Writing code is easy and fun

Rapid prototyping, Dynamic recompilation, Convention-over-configuration, and DRY are all wonderful things.

Accessible to entry-level coders

Our developer community has widely-varying levels of training. We want people who have had poor formal programming education (maybe they learned visual basic in university) to be able to write modules that provide useful customizations to their local OpenMRS installations. Getting low-level coders to be effective is more valuable to us that allowing high-level coders to be ultra-effective. (Having high-level coders write generalizable tools so that low-level coders are just customizing that is a possible approach.)

Works over slow internet connections

A significant minority of OpenMRS installations are run over slow internet connections, including satellites.
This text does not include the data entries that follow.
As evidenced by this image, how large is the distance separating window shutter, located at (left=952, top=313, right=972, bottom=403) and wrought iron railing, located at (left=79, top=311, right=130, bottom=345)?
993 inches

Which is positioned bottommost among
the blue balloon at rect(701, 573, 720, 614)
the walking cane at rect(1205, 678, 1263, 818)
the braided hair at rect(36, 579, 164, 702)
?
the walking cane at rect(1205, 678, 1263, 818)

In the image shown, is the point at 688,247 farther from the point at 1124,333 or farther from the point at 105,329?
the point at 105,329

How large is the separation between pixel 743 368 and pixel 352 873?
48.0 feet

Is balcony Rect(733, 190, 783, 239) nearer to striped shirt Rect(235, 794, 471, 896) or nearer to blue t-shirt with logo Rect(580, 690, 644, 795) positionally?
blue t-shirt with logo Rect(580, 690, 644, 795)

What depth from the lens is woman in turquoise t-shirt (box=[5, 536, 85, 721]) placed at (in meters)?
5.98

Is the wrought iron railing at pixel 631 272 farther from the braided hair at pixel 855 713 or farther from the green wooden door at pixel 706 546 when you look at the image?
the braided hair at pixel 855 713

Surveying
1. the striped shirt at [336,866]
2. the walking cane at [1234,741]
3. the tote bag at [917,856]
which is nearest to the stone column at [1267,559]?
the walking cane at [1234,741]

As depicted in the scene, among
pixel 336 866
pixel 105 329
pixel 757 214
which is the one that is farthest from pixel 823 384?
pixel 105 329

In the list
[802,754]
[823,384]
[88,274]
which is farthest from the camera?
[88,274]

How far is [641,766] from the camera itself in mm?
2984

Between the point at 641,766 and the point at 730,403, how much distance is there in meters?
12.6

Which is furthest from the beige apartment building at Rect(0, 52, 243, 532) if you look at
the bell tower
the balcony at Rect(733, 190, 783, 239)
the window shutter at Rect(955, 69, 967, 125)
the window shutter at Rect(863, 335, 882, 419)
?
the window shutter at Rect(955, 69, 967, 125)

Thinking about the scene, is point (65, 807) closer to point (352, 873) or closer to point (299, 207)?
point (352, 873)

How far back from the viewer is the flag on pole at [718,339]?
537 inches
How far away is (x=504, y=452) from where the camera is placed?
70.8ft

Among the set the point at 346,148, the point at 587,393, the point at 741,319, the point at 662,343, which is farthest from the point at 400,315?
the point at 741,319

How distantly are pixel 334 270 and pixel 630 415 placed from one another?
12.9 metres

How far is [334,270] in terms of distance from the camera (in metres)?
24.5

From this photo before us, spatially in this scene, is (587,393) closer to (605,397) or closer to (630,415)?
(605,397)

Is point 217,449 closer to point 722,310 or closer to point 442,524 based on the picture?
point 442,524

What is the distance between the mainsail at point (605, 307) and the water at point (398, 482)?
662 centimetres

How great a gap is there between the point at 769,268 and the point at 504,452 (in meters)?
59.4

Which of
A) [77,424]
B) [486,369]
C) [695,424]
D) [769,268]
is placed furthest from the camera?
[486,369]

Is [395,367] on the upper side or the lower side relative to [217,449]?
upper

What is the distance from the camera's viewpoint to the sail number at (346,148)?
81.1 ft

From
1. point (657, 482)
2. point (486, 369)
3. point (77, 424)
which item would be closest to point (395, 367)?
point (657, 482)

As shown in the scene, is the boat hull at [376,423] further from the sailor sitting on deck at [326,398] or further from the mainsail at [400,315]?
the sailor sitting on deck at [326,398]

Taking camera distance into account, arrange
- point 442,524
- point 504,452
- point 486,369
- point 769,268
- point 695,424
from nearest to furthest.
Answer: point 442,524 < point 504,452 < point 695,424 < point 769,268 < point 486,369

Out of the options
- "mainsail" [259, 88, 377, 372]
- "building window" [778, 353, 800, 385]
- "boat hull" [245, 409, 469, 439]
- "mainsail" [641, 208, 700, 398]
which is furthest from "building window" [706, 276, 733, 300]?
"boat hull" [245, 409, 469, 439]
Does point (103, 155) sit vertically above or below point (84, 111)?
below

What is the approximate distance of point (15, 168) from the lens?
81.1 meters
Too much ajax can be a bad thing. (Specifically, when you have good bandwidth but high latency, downloading 3 tiny pieces of json can take longer than loading a whole page.) This isn't the primary consideration, but the app can't be unusable over a satellite.

Support for testing

Bonus points for any framework that makes it easy to write UI-layer tests. (>95% of our existing tests are API-level unit tests.)


We don't want to end up using a framework that's really cool today, and gets abandoned in a year.


Currently a "very large" OpenMRS installation would be 30 simultaneous users, 500k patients and 50M observations. Two years from now we need to support 10x that. Whatever framework we choose needs to scale. Bonus points for a platform that is easy to run on clustered hardware. Cloud could work too, but is non-ideal: the current biggest installation is on a LAN in Haiti that doesn't (can't) have a fast uplink.

II. (Some) options

Here are some of the options we're considering. (We haven't done full due diligence about whether all of these will support our modular architecture.) Our plan is take the ~5 most promising frameworks and have a bake-of, i.e. implement one illustrative example in each of them, and let the community play around with them, look at the code required, before making a decision.

  • Spring MVC + some js toolkit (EXT JS, YUI, JQuery, ...)
  • Grails + some js toolkit
  • JSF + ICEfaces
  • GXT
  • JSR-168: make our app a portal container and let people write portlets in whatever technology they want. We'll still build our UI in one of the above stacks.
  • (Honorable mentions, unlikely to make the short list: Wicket, ZK)

So, my question for you all is: are any of these particularly good or bad ideas? Have we missed any good alternatives? We're trying to optimize over a lot conflicting constraints, so informed opinions are gold.